◆ Your instructions
The answer must be one number: how many lines below contain the word "versus".
====
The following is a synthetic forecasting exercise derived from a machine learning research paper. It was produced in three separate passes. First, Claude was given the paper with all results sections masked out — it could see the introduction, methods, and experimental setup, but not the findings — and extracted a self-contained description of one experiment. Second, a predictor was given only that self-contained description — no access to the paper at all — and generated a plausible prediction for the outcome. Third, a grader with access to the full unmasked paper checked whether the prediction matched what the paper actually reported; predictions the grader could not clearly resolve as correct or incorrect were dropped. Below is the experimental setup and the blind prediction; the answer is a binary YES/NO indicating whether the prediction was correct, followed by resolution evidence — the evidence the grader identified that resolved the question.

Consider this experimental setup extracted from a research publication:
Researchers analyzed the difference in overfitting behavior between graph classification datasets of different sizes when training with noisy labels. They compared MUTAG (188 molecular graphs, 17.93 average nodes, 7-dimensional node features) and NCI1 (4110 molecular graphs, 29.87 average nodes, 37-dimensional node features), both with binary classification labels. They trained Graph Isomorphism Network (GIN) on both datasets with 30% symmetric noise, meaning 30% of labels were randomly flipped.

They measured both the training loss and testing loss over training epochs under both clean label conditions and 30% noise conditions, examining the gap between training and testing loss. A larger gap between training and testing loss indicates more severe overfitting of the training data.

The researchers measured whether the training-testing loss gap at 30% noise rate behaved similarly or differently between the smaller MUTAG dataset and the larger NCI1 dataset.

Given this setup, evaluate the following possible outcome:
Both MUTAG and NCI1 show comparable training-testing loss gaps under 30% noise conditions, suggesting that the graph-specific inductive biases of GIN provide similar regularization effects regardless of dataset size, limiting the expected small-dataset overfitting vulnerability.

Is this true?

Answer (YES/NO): NO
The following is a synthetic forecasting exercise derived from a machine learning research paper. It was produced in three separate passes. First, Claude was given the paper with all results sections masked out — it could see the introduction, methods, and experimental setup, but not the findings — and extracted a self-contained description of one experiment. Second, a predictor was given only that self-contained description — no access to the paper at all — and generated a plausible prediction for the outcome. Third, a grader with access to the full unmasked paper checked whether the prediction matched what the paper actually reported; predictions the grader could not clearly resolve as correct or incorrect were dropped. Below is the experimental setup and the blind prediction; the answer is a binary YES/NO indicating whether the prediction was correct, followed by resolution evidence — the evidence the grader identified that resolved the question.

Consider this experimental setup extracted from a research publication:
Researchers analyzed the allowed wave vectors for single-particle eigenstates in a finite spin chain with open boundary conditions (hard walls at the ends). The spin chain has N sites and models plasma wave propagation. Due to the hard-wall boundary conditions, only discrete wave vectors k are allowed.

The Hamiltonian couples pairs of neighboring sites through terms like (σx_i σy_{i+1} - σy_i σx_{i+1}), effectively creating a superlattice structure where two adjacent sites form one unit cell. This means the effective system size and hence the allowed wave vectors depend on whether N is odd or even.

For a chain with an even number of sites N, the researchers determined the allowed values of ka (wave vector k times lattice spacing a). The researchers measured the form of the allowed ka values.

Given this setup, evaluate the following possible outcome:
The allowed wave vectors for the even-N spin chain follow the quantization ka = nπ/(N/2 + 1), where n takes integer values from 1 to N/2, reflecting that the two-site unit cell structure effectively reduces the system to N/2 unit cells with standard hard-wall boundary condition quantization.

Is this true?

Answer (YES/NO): NO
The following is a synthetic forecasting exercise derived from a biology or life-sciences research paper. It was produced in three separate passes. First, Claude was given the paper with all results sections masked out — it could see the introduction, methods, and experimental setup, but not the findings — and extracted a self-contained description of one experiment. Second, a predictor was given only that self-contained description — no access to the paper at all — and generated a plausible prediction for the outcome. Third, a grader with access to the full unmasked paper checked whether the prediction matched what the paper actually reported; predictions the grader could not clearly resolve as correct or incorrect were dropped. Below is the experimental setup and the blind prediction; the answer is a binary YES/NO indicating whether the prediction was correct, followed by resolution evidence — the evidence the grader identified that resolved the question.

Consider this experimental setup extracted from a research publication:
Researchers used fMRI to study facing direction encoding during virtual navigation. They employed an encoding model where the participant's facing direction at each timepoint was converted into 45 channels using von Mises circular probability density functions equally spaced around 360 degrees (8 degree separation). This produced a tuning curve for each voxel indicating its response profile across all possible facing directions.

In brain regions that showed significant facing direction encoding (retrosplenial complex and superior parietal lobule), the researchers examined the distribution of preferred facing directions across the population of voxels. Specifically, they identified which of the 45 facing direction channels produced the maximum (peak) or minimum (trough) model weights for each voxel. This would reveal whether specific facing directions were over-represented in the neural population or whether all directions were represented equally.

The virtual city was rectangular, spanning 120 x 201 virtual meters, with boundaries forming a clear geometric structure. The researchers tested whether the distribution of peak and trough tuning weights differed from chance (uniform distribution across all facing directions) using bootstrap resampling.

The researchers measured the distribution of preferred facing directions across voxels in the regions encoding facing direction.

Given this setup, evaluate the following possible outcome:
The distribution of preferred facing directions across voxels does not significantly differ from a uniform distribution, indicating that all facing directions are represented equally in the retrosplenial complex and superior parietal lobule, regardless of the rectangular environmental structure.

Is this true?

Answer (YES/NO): NO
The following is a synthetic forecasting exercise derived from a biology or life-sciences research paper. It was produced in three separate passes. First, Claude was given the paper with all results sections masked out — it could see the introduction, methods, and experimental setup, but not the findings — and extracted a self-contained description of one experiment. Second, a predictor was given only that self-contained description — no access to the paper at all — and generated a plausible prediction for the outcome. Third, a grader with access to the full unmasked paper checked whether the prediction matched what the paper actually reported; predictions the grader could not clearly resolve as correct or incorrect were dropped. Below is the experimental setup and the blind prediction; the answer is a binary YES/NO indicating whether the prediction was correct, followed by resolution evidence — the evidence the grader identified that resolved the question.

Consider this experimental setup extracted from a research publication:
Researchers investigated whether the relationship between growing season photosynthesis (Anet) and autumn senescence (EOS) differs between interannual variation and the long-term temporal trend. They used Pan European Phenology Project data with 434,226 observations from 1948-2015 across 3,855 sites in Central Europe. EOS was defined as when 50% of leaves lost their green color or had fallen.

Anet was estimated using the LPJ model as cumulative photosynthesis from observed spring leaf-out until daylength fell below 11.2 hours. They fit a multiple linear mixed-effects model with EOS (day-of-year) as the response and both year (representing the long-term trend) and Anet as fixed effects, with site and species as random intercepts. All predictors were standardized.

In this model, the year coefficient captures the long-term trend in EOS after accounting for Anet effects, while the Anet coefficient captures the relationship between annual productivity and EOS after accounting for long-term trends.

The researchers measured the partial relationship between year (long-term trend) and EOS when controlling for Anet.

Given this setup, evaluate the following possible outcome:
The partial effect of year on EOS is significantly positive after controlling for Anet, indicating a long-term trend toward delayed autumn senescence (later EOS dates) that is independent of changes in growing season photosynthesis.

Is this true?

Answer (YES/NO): YES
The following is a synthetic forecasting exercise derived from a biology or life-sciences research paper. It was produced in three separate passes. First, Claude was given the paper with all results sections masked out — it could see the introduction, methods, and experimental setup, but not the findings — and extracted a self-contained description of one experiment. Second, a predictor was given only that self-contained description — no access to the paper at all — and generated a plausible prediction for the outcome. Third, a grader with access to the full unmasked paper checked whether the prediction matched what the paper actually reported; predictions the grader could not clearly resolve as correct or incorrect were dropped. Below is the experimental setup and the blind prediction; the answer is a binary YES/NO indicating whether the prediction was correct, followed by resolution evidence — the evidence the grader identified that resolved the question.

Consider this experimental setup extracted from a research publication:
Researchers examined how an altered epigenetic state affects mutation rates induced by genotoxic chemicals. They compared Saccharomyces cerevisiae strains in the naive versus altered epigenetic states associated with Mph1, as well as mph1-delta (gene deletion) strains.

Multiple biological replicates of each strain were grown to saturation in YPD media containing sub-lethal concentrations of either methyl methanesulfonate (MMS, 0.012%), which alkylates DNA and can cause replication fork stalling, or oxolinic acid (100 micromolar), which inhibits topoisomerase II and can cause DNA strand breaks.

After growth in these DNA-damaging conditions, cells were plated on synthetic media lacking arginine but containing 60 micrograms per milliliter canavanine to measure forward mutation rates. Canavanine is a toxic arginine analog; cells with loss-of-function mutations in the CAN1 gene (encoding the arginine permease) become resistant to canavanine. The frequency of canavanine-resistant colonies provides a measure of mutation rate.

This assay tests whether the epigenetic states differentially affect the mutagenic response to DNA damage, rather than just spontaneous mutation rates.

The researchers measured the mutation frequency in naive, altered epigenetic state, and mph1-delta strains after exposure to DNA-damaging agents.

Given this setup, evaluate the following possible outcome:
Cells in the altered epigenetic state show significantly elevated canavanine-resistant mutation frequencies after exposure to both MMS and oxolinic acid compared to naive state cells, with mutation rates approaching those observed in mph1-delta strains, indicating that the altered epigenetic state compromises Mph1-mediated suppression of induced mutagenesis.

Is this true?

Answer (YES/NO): NO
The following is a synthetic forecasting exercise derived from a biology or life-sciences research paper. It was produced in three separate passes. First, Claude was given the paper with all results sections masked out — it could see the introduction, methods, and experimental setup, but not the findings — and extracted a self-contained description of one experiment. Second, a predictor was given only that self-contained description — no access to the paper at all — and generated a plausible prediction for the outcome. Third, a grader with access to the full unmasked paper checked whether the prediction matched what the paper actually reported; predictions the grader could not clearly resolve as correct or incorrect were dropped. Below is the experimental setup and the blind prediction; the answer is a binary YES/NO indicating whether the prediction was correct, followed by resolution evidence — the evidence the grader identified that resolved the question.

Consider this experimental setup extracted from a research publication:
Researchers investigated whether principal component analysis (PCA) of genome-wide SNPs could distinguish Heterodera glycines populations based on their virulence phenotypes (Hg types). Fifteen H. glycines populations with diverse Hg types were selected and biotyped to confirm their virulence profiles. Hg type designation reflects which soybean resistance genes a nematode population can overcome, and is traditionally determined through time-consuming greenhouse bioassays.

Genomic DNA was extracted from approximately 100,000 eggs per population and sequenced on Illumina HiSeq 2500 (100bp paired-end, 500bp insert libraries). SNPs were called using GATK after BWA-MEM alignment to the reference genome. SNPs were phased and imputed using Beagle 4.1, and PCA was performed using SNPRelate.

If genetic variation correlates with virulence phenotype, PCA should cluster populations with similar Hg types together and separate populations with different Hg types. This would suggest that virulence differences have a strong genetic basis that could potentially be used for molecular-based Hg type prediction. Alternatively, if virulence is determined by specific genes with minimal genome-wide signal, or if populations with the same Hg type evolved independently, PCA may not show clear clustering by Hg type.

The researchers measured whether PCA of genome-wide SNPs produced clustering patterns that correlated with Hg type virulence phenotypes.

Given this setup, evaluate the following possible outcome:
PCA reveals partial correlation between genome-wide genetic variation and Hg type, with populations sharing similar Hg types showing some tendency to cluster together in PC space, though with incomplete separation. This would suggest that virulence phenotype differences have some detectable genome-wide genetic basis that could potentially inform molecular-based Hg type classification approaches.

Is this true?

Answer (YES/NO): YES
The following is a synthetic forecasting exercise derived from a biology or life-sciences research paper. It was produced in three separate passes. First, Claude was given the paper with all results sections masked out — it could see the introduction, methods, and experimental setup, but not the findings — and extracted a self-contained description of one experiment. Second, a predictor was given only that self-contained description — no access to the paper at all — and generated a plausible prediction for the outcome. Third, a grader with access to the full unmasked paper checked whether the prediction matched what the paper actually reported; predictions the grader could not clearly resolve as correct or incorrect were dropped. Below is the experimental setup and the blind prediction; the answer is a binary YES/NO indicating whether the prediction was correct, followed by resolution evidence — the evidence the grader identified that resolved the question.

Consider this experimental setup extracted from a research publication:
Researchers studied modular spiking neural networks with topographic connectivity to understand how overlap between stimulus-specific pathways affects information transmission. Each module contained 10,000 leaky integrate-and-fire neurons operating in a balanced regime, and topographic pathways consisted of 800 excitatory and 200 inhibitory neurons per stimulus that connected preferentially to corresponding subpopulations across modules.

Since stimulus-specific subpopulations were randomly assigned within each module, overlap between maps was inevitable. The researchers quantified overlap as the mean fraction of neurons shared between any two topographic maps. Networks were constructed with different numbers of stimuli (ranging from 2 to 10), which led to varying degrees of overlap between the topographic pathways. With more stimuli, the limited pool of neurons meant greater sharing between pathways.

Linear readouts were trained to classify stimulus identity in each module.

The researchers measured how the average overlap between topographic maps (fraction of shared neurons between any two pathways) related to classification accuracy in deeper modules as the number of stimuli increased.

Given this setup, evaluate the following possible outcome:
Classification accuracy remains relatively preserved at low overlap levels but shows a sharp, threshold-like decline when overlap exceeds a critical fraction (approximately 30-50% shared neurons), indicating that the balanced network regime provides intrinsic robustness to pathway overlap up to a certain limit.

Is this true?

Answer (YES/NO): NO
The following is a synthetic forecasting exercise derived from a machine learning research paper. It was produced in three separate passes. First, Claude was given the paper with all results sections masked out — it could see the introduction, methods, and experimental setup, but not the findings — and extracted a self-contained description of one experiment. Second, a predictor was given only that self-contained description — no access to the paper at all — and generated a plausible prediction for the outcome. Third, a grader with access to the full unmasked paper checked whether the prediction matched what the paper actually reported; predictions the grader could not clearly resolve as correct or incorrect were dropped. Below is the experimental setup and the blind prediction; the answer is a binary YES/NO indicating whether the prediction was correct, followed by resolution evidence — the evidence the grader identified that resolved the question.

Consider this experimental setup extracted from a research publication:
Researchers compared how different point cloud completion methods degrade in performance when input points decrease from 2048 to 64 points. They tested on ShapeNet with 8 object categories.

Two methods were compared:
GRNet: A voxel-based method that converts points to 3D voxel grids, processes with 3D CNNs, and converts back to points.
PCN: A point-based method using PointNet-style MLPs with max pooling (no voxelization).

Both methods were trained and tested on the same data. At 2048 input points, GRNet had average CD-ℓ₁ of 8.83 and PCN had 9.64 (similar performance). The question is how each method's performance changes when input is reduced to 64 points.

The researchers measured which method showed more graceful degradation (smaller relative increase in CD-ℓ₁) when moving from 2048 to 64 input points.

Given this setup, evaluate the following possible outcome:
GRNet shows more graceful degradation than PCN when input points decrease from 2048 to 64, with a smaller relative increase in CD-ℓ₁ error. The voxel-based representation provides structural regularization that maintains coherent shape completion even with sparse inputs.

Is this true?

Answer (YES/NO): NO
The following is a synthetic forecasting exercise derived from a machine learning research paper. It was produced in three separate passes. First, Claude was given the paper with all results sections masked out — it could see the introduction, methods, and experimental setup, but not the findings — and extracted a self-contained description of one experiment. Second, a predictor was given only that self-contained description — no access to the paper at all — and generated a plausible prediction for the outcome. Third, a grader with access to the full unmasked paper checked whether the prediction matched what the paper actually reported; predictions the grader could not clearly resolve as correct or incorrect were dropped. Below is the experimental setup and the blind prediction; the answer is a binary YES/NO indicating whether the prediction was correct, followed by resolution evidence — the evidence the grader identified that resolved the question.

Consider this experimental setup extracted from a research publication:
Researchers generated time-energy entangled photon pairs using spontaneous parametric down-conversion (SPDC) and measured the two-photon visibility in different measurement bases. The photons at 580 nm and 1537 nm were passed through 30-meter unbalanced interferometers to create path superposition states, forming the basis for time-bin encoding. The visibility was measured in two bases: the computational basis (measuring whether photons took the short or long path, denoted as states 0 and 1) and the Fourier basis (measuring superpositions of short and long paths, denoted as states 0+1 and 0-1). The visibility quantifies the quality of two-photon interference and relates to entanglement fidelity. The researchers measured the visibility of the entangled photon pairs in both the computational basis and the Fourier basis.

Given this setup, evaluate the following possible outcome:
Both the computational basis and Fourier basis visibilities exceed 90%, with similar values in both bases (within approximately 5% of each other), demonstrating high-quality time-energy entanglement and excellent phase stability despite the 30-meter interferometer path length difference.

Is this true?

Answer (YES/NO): NO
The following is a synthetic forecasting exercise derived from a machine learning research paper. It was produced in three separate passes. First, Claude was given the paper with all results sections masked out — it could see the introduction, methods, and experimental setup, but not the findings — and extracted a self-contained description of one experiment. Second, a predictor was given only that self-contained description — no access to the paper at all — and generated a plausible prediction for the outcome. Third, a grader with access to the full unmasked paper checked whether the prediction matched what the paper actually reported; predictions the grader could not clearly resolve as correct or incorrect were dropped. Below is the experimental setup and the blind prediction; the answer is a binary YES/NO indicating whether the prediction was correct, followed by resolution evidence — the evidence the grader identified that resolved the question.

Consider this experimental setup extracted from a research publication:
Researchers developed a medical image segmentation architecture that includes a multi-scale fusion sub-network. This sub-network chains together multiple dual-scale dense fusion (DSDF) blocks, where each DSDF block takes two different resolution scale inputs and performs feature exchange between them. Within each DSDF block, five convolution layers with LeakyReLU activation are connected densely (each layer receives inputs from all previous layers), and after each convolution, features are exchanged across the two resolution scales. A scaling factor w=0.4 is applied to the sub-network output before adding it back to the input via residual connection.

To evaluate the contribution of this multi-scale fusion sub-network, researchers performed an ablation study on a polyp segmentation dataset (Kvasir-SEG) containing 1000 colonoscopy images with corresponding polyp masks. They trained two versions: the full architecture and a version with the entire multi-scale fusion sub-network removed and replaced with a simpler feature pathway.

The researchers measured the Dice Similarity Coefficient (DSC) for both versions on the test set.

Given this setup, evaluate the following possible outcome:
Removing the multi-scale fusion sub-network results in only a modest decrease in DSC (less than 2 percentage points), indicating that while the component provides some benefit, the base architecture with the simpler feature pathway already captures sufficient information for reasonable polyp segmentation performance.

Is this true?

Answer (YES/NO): NO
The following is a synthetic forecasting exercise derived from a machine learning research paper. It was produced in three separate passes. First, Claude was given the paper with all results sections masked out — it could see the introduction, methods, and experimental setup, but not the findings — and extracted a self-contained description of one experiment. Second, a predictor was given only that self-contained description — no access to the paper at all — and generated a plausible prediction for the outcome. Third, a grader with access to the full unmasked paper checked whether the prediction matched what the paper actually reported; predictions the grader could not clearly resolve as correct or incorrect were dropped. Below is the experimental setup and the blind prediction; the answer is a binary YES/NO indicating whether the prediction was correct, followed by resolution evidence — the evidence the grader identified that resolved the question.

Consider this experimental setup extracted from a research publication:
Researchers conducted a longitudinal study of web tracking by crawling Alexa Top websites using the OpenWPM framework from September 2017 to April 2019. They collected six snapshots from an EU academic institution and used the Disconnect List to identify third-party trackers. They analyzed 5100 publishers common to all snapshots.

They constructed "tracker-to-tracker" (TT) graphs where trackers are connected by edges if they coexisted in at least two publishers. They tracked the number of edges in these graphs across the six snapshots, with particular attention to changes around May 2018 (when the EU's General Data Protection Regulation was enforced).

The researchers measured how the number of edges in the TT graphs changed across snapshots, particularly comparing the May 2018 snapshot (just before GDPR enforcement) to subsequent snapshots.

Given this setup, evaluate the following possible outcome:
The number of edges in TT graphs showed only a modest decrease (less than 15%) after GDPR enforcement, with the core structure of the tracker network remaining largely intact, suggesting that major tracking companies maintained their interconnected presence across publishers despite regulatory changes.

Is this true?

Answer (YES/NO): YES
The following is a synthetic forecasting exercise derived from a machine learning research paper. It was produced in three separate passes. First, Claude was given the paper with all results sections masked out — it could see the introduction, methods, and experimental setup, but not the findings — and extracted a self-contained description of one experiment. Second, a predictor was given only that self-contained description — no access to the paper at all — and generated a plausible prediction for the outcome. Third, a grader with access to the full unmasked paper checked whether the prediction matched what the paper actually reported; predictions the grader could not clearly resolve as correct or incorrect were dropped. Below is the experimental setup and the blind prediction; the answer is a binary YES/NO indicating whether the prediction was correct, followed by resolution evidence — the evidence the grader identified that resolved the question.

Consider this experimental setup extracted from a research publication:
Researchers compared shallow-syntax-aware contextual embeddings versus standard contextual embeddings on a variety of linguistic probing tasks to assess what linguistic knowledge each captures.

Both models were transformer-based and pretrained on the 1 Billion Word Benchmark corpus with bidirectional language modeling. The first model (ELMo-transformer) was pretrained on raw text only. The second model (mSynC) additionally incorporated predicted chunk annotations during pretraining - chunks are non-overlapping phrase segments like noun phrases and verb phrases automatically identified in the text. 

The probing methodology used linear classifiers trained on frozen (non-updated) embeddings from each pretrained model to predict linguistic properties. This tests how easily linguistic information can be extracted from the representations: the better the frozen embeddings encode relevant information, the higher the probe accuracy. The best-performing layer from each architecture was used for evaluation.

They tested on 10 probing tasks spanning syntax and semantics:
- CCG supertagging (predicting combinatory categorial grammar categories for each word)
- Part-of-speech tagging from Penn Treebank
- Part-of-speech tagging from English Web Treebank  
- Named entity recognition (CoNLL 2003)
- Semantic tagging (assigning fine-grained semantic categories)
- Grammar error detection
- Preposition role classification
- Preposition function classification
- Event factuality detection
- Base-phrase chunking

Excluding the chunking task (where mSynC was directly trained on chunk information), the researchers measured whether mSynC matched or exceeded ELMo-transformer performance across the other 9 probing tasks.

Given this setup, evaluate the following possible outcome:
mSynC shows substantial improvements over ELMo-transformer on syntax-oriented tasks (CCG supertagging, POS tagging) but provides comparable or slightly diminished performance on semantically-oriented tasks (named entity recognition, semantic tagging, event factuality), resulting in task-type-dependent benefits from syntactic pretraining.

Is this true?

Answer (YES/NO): NO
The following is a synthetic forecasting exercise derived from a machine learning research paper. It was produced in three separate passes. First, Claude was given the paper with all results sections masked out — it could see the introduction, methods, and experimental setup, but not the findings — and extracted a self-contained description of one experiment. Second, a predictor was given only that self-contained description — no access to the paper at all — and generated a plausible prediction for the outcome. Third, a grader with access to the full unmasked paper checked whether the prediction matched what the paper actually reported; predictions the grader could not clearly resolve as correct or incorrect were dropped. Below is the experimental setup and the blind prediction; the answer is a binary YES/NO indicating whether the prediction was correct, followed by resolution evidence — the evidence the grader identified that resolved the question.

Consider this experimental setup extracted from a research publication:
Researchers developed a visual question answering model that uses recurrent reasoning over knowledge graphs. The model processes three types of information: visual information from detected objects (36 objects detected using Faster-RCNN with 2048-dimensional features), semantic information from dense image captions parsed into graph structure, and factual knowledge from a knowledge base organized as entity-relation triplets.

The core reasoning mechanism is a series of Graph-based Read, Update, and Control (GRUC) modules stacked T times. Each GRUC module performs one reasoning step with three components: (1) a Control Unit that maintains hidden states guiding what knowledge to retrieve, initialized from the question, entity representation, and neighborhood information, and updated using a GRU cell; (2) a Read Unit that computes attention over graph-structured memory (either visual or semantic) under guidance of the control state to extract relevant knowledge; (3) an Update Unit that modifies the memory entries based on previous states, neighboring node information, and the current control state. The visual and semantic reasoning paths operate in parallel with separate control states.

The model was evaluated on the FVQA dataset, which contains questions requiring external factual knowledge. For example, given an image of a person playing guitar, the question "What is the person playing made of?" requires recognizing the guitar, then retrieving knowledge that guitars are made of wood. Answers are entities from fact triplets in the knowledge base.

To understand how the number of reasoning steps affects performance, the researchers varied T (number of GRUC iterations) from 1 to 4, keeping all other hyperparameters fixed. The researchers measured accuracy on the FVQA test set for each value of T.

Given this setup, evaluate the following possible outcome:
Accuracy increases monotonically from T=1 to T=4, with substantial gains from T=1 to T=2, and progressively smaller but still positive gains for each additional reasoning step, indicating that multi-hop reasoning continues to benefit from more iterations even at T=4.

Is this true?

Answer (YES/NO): NO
====
◆ Task solution
2